**What you should do**
In the article on closures below, what does the author compare working in closure to?

**Text block**
____

# Closure under composition

In the very beginning of my path to becoming a functional programmer I had to learn about closurestwice.

#### Lexical closures

The first time was when I learned about lexical closures, which are a way of attaching an environment to a given function capturing some or all of its free variables.

For example, the following function has a free variable `y` , that is, is not bound by any lexically-surrounding binding:

`(fn [x] (x y))`

And here we have the same function with `y` captured by the binding of the `let`:

`(let [y "Hola!]  (fn [x] (x y)))`

The aha moment comes when you realise that the runtime of your language keeps the environment with the captured variables around for as long as the function itself lives:

`(def call-with-hola! (let [y "¡Hola!"]                       (fn [x] (x y))))(call-with-hola! identity)"¡Hola!"`

Another realisation we might have is that now we have the tools to create objects, understanding objects as a data structure that bundles together several procedures with some state:

`(defn new-rectangle [x y x' y']  (let [∆X (- x' x)        ∆Y (- y' y)]    {:area (fn [] (* ∆X ∆Y))     :perimeter (fn [] (+ ∆X ∆Y))}))`
`(def r (new-rectangle 0 0 5 10))`
`((:area r))50`
`((:perimeter r))15`

#### Set theory closures

The second time was when I learned about the meaning of closure in mathematics:

A set has closure under an operation if performance of that operation on members of the set always produces a member of the same set; in this case we also say that the set is closed under the operation.

For example, the natural numbers ℕ are closed under addition, because the result of adding two natural numbers will always be a natural number. The same cannot be said of subtraction, because the result of subtracting two natural numbers might be a natural number, zero, or a negative number.

Another example more close to programming is when working with functions and function composition, composing two functions will always result in another function:

`addClosingExclamation = (++ "!")`
`addOpeningExclamation = ("¡" ++)`
`addExclamation = addOpeningExclamation . addClosingExclamation`
`addExclamation "Hola""¡Hola!"`

Yet another, more broad example in programming is when composing expressions, composing two expressions will always result in another expression, and this is why in functional programming everything is an expression, even statements:

`(let [x (let [y "¡Hola!"]          y)]  x)`

The aha moment of this type of closure comes when you realise that working in closure is like driving a highway with guardrails, you are safe, and you cannot make mistakes when combining the values with the operation they are closed under. Also, knowing about this gives you better judgment on wether things compose or not.

____

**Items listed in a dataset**
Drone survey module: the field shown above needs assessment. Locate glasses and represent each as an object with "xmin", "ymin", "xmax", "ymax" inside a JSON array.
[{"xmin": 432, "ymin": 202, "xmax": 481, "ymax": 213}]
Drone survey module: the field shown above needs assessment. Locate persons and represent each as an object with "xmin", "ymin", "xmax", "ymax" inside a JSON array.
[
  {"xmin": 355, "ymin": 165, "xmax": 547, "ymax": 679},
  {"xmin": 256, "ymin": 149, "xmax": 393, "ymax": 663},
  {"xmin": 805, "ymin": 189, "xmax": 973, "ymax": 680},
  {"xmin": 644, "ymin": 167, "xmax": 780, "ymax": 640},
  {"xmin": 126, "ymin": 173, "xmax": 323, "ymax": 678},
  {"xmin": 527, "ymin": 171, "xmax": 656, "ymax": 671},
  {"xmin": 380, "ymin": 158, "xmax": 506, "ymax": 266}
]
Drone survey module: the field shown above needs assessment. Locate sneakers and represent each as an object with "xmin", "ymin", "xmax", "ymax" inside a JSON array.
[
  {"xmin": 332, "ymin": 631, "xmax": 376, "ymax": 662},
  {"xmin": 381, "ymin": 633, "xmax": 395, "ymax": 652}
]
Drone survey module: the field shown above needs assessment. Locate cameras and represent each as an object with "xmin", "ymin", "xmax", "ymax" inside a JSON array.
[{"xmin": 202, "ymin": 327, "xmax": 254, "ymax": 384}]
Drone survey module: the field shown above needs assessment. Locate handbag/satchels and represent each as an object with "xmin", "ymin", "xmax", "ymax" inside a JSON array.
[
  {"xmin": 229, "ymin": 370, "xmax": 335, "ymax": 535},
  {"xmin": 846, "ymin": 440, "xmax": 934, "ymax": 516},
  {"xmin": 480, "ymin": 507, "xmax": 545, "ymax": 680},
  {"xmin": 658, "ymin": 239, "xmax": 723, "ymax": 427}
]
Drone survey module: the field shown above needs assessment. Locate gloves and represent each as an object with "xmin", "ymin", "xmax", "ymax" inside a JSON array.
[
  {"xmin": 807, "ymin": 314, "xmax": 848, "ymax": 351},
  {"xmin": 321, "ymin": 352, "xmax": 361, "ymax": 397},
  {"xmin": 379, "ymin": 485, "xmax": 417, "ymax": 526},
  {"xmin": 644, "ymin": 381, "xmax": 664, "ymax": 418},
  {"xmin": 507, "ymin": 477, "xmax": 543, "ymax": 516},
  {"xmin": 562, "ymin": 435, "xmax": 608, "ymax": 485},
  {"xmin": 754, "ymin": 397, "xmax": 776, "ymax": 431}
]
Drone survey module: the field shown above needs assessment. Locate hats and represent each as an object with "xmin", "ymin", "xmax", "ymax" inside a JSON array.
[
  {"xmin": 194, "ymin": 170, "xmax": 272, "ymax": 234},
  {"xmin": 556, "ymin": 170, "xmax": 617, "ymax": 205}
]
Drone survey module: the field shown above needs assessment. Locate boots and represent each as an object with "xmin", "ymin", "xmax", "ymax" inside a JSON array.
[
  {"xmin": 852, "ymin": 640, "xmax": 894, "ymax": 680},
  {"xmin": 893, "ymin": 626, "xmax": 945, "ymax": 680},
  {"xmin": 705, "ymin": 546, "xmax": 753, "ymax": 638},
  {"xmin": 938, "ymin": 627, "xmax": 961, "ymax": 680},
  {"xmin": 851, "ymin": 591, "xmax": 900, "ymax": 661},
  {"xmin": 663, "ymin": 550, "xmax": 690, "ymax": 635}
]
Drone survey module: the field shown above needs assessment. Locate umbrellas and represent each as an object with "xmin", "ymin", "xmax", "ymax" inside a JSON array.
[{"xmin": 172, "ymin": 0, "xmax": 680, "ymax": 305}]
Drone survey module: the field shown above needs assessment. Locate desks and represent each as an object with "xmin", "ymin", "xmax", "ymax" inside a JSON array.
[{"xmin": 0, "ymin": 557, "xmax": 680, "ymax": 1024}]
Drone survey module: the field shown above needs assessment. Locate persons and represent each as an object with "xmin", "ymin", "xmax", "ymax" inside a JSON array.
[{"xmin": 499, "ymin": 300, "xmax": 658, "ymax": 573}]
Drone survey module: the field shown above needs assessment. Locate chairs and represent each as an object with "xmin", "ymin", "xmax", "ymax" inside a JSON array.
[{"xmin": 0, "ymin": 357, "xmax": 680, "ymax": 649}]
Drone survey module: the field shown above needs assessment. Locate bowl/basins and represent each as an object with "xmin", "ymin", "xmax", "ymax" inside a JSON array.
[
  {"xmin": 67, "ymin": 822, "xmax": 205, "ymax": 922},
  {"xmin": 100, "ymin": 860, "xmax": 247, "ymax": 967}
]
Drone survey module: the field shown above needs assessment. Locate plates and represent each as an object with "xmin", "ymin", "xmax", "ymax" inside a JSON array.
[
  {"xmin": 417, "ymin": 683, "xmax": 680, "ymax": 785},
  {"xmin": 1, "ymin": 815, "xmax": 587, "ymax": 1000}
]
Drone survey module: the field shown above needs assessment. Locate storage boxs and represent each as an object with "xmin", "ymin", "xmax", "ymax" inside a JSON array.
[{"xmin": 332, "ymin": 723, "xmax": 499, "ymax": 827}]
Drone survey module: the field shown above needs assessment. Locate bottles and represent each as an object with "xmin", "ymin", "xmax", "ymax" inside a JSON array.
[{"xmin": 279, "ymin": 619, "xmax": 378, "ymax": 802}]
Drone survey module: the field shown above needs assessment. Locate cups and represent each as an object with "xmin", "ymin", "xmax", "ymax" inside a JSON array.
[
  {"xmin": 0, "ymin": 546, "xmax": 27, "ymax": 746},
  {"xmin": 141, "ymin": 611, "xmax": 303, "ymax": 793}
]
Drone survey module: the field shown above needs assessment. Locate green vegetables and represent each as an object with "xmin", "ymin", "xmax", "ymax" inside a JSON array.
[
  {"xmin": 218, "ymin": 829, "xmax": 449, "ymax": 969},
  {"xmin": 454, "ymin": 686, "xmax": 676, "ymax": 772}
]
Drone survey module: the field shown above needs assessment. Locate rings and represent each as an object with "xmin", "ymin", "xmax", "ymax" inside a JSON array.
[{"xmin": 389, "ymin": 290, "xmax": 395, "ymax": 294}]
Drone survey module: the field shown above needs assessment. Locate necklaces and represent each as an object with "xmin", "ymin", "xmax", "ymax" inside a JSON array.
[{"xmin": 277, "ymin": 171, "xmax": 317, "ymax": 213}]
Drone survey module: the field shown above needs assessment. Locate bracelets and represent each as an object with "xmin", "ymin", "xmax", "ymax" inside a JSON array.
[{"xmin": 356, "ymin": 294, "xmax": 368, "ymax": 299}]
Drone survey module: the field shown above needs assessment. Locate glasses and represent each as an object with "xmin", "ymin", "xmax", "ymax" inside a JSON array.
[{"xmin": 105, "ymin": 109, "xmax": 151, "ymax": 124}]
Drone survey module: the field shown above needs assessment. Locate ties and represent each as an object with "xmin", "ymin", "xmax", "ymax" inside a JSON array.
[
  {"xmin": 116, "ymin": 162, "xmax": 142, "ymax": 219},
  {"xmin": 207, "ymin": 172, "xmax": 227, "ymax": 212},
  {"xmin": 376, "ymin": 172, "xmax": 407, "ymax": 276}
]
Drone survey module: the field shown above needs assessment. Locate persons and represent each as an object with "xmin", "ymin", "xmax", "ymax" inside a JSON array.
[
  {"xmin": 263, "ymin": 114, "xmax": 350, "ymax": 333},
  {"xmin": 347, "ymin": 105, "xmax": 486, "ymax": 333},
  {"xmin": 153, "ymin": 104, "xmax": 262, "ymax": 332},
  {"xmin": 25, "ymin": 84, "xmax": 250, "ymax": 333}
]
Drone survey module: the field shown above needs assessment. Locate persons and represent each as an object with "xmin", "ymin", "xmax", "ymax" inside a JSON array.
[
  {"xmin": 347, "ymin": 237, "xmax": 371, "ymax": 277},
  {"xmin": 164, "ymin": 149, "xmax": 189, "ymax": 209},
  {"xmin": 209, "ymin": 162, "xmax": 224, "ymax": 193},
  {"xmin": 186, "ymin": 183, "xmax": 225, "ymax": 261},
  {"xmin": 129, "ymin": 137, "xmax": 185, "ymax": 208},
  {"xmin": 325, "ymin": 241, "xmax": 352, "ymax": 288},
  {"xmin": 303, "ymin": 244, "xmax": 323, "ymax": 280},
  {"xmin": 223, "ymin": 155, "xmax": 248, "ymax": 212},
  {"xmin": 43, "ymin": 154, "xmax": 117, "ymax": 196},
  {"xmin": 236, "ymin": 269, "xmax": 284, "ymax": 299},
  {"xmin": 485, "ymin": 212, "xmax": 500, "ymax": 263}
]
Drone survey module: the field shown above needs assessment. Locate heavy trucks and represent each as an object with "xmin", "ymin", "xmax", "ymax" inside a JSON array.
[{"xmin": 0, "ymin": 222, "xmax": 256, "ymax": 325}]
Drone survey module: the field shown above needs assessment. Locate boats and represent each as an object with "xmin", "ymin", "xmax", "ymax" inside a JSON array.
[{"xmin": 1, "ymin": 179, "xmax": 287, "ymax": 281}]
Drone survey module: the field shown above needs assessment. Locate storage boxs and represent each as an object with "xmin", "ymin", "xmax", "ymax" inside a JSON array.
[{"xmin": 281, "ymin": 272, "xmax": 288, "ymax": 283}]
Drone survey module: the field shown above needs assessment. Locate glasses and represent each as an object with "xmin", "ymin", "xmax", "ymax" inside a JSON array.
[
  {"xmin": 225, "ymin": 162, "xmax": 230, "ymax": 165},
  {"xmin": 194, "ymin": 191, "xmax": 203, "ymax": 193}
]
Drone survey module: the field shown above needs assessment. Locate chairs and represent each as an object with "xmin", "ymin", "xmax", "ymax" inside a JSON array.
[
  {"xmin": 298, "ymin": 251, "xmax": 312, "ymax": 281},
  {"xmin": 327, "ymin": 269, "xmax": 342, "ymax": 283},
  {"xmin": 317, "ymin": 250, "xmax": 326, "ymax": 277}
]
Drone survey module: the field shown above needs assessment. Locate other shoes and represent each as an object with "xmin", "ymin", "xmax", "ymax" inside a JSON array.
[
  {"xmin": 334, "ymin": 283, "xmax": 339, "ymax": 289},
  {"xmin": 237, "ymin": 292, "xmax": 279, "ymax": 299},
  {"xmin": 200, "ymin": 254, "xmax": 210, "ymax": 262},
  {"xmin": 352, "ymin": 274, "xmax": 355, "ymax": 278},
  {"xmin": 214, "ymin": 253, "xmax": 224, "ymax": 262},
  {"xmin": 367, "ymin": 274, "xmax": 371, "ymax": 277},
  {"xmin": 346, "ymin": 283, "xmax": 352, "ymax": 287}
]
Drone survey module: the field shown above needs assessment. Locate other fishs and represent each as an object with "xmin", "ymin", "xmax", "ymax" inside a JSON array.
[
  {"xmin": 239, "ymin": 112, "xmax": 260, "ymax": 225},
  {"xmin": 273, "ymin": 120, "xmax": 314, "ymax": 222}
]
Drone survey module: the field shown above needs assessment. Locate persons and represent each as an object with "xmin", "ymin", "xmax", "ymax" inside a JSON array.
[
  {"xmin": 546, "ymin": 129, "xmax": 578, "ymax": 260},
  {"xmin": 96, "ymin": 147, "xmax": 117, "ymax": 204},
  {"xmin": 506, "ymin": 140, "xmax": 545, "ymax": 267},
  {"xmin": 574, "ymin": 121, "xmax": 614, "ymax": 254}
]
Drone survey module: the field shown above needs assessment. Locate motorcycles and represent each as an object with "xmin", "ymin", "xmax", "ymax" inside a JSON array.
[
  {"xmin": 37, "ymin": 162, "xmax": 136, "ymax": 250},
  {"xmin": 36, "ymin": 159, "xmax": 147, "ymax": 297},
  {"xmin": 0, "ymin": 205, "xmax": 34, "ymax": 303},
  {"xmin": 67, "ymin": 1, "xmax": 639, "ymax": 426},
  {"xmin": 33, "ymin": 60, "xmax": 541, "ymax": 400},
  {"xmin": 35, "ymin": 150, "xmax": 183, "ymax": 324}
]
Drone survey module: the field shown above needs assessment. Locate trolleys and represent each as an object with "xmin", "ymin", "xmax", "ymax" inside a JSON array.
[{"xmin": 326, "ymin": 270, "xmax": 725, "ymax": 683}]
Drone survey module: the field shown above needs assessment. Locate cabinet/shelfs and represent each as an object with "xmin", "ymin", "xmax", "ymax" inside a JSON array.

____

**Solution below**
Driving a highway with guardrails.